Tu as parfaitement raison ! Grotesque la première étape de ma conquête secrète et tyrannique de l’Humanité ayant pour dessein de plonger le monde dans une déconfiture de valeurs, un chaos sans morale, un nihilisme rigoureusement cultivé et fleurissant. Je commence d’ailleurs à recenser un grand nombre d’adeptes fanatiques aux quatre coins de la sphère, allant de mes amis les Mongoles urbains aux tribus africaines pacifiques et libres, en passant par les fiers indiens américanisés made in China et mêmes, mes plus chers sympathisants, les chaleureux Inuits, maîtres des glaçons flottants. Le mécanisme infernal est en marche, bientôt le monde ne sera que capharnaüm et bazar décomposé dont je serais l’unique souverain !Non franchement, je crois que la notion d’universalité est une des idées les plus incroyablement stupides que le bipède n’ait jamais eu la prétention d’inventer. Autolâtrie quand tu nous tiens… Même le grand Lévi-Strauss qui voyait en la prohibition de l’inceste une règle reliant tous les peuples civilisés fut dans le faux, puisqu’au sein de certaines tribus d’Egypte ancienne, le dépucelage des jeunes filles devait obligatoirement passer par le père sous-peine, à défaut, d’être traitées telles de véritables catins.

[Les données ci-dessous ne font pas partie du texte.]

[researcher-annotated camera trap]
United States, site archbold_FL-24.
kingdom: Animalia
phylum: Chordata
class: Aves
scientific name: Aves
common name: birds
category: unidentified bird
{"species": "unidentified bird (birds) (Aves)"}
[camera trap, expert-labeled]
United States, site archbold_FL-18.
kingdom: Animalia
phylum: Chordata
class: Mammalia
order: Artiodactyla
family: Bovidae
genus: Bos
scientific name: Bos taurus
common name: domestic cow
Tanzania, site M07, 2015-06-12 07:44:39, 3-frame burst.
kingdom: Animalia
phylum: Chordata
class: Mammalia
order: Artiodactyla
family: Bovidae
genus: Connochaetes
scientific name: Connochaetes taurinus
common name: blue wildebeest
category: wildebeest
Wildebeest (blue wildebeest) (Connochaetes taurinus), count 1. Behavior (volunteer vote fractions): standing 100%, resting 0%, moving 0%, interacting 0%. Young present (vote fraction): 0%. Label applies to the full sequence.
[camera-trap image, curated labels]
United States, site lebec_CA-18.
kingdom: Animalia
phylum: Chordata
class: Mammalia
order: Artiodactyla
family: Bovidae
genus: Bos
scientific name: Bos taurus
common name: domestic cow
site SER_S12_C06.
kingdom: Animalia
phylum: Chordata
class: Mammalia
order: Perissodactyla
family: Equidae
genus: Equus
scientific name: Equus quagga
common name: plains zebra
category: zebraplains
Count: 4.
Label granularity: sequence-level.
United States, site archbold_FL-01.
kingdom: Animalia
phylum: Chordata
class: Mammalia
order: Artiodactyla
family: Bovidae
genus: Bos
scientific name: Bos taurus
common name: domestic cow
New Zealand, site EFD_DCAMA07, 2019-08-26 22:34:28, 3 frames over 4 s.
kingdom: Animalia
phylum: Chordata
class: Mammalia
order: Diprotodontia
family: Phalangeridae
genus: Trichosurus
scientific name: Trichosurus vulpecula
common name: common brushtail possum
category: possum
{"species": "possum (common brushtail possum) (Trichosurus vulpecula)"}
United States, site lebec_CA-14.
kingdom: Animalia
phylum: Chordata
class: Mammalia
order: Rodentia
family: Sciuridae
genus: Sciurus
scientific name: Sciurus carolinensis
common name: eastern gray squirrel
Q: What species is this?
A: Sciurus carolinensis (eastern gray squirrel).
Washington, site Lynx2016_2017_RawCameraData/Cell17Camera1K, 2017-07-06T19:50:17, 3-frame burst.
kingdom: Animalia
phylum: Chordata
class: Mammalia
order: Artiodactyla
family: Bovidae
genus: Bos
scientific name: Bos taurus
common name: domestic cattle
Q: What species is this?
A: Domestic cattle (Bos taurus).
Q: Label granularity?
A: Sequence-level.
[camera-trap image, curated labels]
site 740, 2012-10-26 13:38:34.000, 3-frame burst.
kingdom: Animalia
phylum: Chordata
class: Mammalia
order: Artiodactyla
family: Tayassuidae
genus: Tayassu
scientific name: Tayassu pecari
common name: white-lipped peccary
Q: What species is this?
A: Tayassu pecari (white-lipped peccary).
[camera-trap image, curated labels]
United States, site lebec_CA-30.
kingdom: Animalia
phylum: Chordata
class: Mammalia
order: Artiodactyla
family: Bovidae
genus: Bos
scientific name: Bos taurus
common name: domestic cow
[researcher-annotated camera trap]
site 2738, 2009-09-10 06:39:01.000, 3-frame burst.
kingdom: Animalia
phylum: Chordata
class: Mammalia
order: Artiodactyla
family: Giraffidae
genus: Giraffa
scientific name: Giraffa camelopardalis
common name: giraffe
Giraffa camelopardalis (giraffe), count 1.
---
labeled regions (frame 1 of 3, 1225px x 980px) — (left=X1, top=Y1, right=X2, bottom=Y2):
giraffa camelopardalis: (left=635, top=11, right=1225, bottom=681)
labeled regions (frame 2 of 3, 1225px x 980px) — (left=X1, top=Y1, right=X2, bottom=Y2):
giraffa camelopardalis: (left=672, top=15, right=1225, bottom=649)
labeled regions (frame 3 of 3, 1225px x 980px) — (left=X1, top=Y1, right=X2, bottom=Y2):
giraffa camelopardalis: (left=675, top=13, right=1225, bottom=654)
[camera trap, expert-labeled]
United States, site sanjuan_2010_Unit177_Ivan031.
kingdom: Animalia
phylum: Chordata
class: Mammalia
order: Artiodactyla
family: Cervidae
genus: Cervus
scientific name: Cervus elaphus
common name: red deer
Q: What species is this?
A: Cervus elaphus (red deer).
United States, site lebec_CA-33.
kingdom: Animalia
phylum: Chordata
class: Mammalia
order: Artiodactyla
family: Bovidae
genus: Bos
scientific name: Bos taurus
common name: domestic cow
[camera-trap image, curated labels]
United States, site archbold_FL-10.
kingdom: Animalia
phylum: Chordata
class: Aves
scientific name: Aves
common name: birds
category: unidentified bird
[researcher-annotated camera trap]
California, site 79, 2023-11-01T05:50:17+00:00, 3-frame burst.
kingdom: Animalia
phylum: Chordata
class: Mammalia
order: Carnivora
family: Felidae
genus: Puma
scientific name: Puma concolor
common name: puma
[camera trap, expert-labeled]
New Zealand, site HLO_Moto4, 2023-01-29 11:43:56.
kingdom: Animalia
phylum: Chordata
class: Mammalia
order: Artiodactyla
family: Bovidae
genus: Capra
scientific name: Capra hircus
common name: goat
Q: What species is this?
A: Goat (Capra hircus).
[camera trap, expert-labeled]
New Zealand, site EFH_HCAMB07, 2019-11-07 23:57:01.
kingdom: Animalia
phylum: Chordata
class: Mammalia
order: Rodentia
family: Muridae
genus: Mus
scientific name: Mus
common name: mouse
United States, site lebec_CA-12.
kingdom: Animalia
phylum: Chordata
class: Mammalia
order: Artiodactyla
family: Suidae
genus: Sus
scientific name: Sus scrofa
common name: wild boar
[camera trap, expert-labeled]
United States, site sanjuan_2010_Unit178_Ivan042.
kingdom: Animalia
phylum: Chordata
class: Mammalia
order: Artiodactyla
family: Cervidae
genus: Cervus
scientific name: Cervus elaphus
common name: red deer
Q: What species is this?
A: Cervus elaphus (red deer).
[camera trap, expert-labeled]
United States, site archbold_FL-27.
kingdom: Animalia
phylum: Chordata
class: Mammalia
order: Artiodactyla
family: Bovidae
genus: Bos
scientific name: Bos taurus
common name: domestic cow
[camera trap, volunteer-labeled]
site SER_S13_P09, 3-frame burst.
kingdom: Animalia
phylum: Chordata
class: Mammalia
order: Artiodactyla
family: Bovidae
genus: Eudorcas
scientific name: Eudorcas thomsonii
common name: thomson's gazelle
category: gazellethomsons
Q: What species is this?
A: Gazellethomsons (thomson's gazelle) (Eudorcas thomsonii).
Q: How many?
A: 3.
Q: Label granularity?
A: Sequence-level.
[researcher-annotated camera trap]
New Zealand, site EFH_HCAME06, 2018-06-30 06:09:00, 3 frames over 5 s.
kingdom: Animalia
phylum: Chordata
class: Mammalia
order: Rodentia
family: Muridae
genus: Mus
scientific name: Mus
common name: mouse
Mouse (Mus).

Qui, excepté les religieux et les moralistes du dimanche matin aurait la prétention de composer, d’écrire ou de penser pour la totalité de l’Humanité ? Dans un monde où l’information est immédiate, où les distances sont monstrueusement réduites et donc dans lequel la confrontation avec un cerveau formaté par un système d’exploitation non-occidental est plus qu’aisée, comment faire preuve d’assez d’orgueil pour formuler ne serait-ce qu’un soupçon de pensée universaliste ? Grotesque n’est pas une œuvre universelle et encore moins le moule musicale de tout un chacun. La musique n’est pas universelle : elle est temporelle puisque limitée aux moyens matériels de l’époque, culturelle car reflet de l’évolution artistique actuelle et sociétale puisque particulièrement liée à l’éducation et à l’entourage de tout un chacun. Tout individu ayant la prétention de considérer sa propre vision de l’art comme modèle absolu de Beauté ne peut-être qu’un misérable autiste incapable d’autocritique et de relativiser ses convictions. La psycho-acoustique nous prouve bien l’impossibilité de généraliser ne serait-ce que l’appréciation des décibels dans chaque zone de fréquence pour tous les individus. Personne n’entend jamais la même chose, c’est physiologique. Et pour les non-convaincus, je laisserais le soin à la grosse tête Devos de conclure : « il m’est arrivé de prêter l’oreille à un sourd. Il n’entendait pas mieux. ».
Grotesque n’est donc que l’unique reflet de ma propre subjectivité, diverse et avariée, mais sans accointance avec une quelconque notion d’universalité. En tant qu’occidental et plus particulièrement en tant que métalleux il t’est évidemment assez aisé de te plonger dans un tel album, mais cette affinité n’est certainement pas commune à tout le monde.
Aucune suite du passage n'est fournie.